■ The records ■
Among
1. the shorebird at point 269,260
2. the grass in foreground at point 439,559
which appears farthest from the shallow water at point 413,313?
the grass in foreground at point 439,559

■ What the task requires ■
Copy out all of the material above word for word, keeping every line as it stands.

■ Response for this exercise ■
Among
1. the shorebird at point 269,260
2. the grass in foreground at point 439,559
which appears farthest from the shallow water at point 413,313?
the grass in foreground at point 439,559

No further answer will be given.